Using the COPY INTO command¶
You can load unstructured data by using the COPY INTO command with the file_processor
copy option. You can specify document_ai
as the type of custom scanner for the file_processor
copy option and specify the associated properties for the scanner.
For more information, see COPY INTO TABLE syntax and COPY INTO Copy Options.
To load unstructured data, we recommend specifying the type of the source stage as CUSTOM
, which is a stage format type in preview. The other stage format types (TYPE = { CSV | JSON | AVRO | ORC | PARQUET | XML })
are supported for backwards compatibility.
You can specify the stage type by using the file_format
parameter when creating a stage. The CUSTOM
stage type specifies that the underlying stage holds unstructured data and can only be used with the FILE_PROCESSOR
copy option.
Examples¶
The following example shows loading unstructured data files from a stage custom_stage
to a table my_table
, with the document_ai
function specified by a model name predict
and model version 1
.
COPY INTO my_table FROM @custom_stage FILE_PROCESSOR = ( SCANNER = 'document_ai' SCANNER_OPTIONS = (project_name = 'DEMO0200', model_name = 'predict' model_version = '1'));
The following example shows loading unstructured data files to a table docai_results
and transforming the raw data using a SELECT statement.

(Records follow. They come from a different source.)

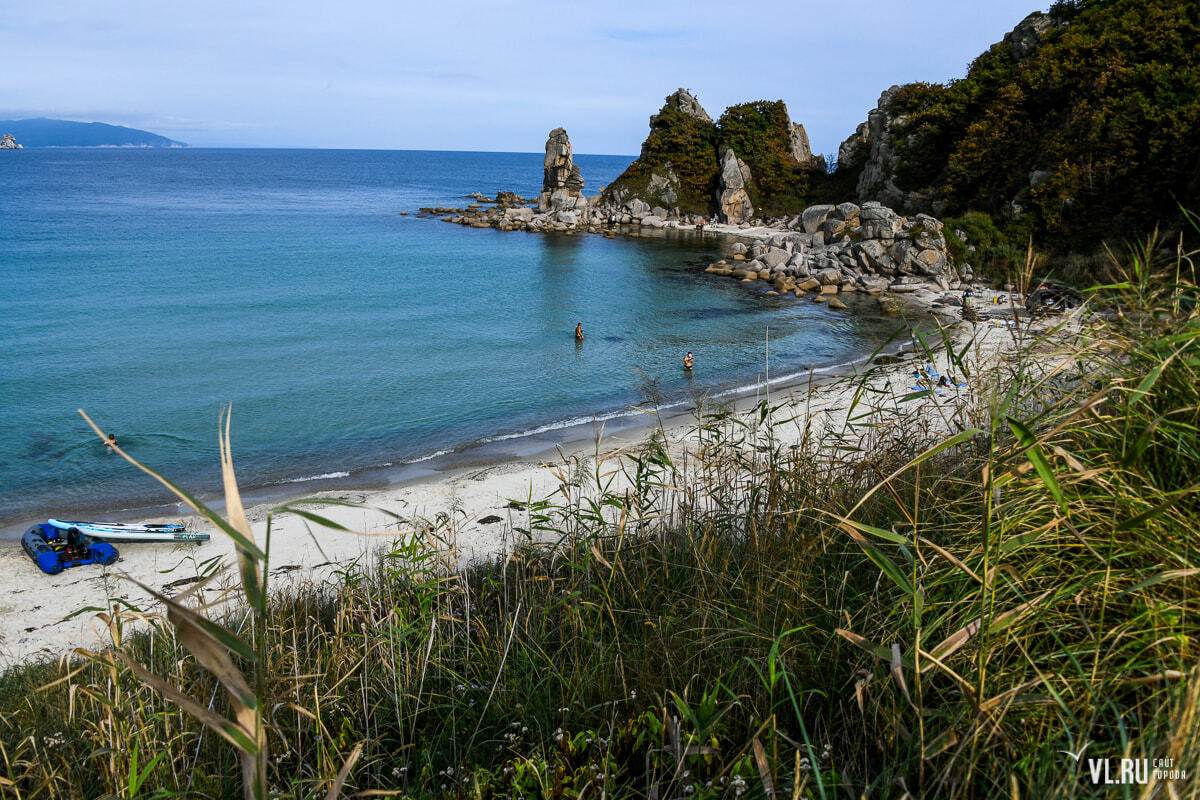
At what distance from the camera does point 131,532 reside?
11.5m

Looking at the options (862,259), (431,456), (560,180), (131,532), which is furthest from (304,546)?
(560,180)

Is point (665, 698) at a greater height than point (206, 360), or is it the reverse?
point (665, 698)

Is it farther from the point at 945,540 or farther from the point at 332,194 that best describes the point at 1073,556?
the point at 332,194

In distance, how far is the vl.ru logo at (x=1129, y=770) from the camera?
69.5 inches

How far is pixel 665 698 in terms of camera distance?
300cm

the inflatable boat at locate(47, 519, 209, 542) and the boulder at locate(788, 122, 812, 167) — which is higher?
the boulder at locate(788, 122, 812, 167)

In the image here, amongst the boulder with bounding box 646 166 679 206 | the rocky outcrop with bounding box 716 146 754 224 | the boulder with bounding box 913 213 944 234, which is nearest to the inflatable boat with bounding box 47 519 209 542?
the boulder with bounding box 913 213 944 234

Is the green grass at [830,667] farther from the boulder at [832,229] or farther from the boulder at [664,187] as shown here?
the boulder at [664,187]

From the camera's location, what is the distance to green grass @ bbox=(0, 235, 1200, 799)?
2158mm

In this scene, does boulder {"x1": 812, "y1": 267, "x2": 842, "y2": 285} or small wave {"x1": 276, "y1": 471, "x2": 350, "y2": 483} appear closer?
small wave {"x1": 276, "y1": 471, "x2": 350, "y2": 483}

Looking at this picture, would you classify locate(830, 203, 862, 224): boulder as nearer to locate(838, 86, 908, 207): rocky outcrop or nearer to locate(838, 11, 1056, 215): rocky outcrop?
locate(838, 11, 1056, 215): rocky outcrop

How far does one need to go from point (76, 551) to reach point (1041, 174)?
40.1 m

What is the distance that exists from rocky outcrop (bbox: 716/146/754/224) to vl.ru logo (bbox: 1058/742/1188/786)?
60429 mm

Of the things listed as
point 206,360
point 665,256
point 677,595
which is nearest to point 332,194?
point 665,256
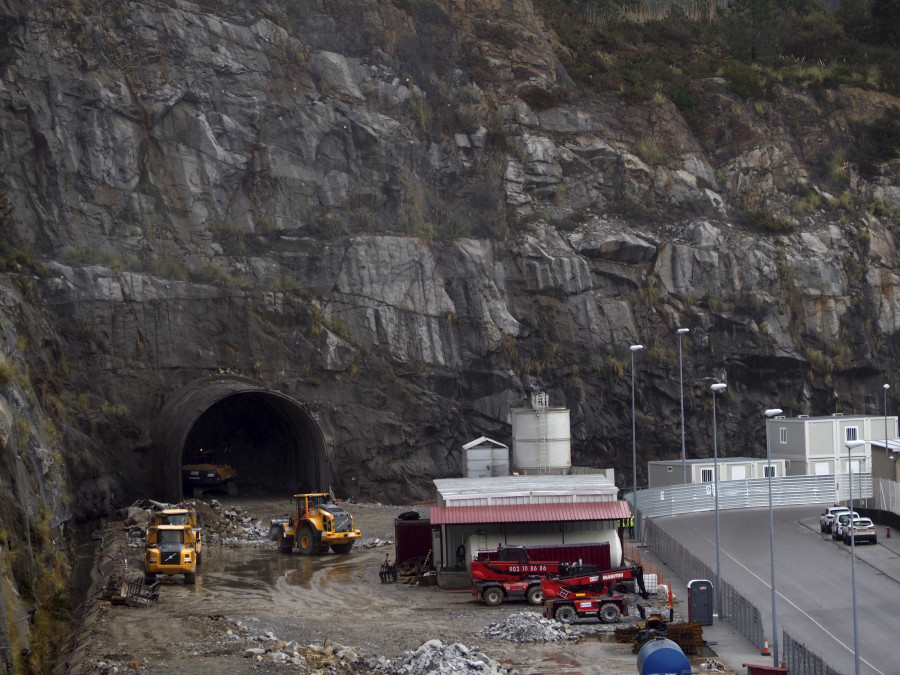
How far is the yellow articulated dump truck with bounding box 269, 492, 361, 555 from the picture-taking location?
34000mm

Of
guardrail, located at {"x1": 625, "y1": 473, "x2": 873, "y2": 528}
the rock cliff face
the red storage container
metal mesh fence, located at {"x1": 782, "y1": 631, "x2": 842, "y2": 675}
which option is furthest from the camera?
the rock cliff face

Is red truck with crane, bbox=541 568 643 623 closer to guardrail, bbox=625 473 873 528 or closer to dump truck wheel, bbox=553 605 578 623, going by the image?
dump truck wheel, bbox=553 605 578 623

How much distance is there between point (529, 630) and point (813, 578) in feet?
37.6

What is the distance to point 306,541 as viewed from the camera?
A: 3441cm

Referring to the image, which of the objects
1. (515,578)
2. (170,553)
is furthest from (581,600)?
(170,553)

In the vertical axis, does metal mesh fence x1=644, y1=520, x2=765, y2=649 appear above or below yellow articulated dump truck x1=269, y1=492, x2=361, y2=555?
below

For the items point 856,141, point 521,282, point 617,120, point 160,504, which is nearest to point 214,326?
point 160,504

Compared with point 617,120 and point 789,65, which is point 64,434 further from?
point 789,65

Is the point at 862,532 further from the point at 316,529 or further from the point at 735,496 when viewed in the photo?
the point at 316,529

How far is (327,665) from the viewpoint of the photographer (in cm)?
1934

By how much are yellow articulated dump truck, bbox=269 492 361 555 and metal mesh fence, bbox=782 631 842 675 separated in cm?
1741

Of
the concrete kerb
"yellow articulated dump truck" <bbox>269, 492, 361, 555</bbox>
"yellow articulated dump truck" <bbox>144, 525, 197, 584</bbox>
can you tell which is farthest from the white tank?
"yellow articulated dump truck" <bbox>144, 525, 197, 584</bbox>

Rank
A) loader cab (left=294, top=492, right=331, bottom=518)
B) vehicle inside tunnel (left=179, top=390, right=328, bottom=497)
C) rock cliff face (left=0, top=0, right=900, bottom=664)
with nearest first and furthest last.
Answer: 1. loader cab (left=294, top=492, right=331, bottom=518)
2. vehicle inside tunnel (left=179, top=390, right=328, bottom=497)
3. rock cliff face (left=0, top=0, right=900, bottom=664)

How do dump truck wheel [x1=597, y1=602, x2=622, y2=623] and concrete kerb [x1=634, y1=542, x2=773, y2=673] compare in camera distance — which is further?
dump truck wheel [x1=597, y1=602, x2=622, y2=623]
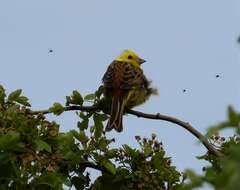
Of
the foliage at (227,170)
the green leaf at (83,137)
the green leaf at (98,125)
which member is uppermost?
the green leaf at (98,125)

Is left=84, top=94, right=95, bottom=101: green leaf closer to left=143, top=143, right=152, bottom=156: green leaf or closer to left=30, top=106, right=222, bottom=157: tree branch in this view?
left=30, top=106, right=222, bottom=157: tree branch

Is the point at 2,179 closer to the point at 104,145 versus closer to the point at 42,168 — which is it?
the point at 42,168

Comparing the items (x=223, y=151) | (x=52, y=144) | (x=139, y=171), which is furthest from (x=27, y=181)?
(x=223, y=151)

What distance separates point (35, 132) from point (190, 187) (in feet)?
9.95

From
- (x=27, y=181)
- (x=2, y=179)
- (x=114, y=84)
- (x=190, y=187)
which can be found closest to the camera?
(x=190, y=187)

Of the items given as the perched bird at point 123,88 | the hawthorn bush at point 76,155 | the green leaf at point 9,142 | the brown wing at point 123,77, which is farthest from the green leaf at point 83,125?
the brown wing at point 123,77

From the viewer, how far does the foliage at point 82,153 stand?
4.30 meters

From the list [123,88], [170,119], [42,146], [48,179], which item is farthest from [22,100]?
[123,88]

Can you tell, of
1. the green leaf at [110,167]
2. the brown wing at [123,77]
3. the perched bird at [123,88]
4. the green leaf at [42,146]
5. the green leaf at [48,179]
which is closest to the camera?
the green leaf at [48,179]

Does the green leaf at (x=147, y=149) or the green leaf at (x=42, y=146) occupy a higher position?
the green leaf at (x=147, y=149)

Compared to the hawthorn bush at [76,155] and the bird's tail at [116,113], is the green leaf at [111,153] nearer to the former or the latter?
the hawthorn bush at [76,155]

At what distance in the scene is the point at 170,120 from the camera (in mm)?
4285

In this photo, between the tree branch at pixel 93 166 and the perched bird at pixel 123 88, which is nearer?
the tree branch at pixel 93 166

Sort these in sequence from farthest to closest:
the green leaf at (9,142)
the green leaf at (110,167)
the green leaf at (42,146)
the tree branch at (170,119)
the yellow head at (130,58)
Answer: the yellow head at (130,58), the green leaf at (110,167), the green leaf at (42,146), the tree branch at (170,119), the green leaf at (9,142)
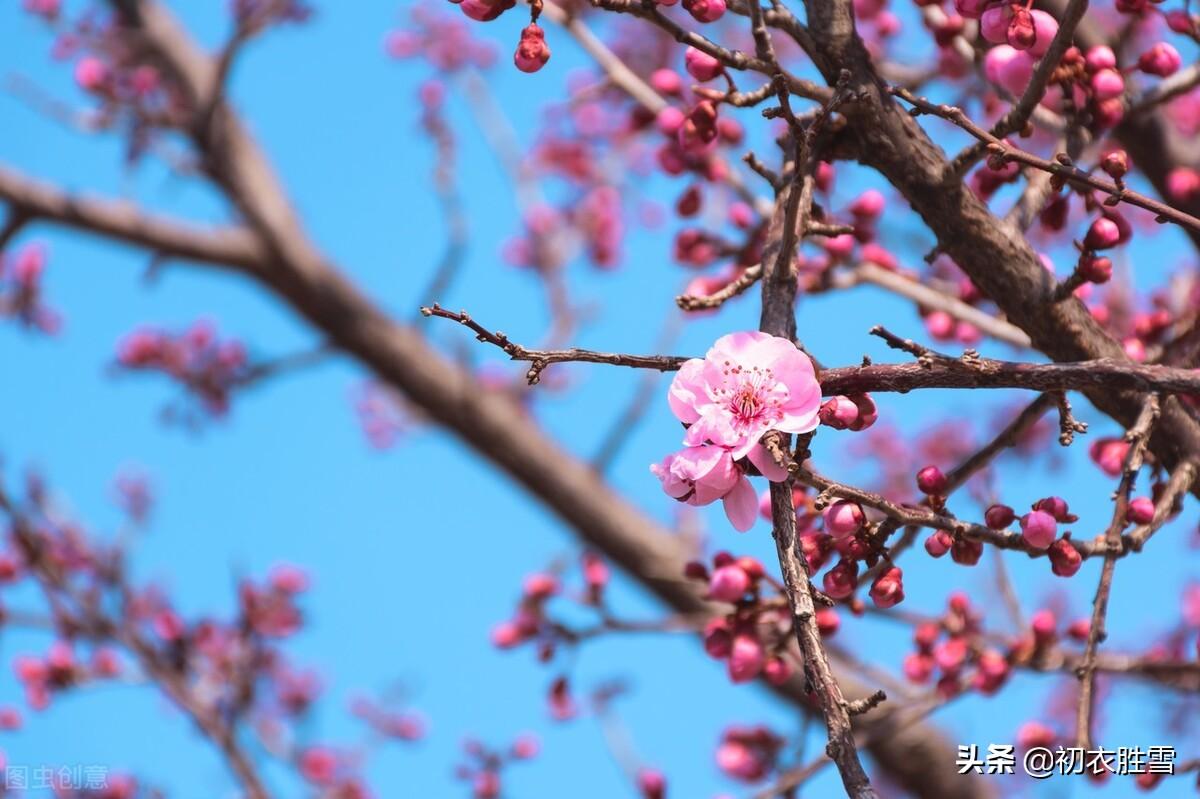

CREATE OR REPLACE TABLE docai_results (inspection_date date, inspector varchar); COPY INTO docai_results FROM (SELECT $1:inspection_date[0].value::date, $1:inspector[0].value FROM @custom_stage) FILE_PROCESSOR = ( SCANNER = 'document_ai' SCANNER_OPTIONS = (project_name = 'DEMO0201', model_name = 'predict' model_version = '1'));
Considerations and limitations¶
This feature does not support the following:
MATCH_BY_COLUMN_NAME COPY option
Only the default ON_ERROR COPY option
ON_ERROR = ABORT_STATEMENT
is supported. Attempts to use other ON_ERROR options will result in compilation failure.The number of files per query cannot exceed 1000.